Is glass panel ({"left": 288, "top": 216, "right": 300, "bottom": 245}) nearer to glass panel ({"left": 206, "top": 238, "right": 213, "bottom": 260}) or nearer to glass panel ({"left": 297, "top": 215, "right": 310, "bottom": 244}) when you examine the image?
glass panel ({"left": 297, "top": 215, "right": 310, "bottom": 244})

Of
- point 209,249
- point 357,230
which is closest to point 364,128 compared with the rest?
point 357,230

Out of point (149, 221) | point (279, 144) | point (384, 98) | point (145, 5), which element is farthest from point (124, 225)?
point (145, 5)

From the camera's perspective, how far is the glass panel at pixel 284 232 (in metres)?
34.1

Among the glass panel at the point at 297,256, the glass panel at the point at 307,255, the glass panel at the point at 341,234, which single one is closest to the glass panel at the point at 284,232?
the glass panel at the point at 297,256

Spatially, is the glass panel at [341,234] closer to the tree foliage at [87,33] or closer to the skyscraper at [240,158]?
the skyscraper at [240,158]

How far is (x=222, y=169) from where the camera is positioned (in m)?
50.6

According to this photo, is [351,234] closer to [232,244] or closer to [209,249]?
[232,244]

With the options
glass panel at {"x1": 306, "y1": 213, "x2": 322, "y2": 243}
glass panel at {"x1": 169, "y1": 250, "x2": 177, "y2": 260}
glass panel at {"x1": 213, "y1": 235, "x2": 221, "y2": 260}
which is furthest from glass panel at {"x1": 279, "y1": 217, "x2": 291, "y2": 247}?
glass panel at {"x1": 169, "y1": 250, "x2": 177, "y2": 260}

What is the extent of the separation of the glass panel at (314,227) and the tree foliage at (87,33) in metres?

═══

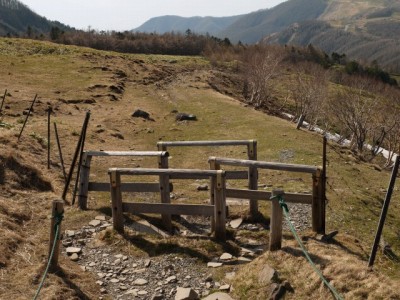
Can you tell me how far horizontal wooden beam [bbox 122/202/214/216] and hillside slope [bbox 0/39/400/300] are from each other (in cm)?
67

═══

## Exercise task
Return each line of the records that contains the string "bottom". Case counts.

## Answer to this exercise
Is glass panel ({"left": 288, "top": 216, "right": 300, "bottom": 245}) nearer to glass panel ({"left": 206, "top": 238, "right": 213, "bottom": 260}) or nearer to glass panel ({"left": 297, "top": 215, "right": 310, "bottom": 244}) when you examine the image?
glass panel ({"left": 297, "top": 215, "right": 310, "bottom": 244})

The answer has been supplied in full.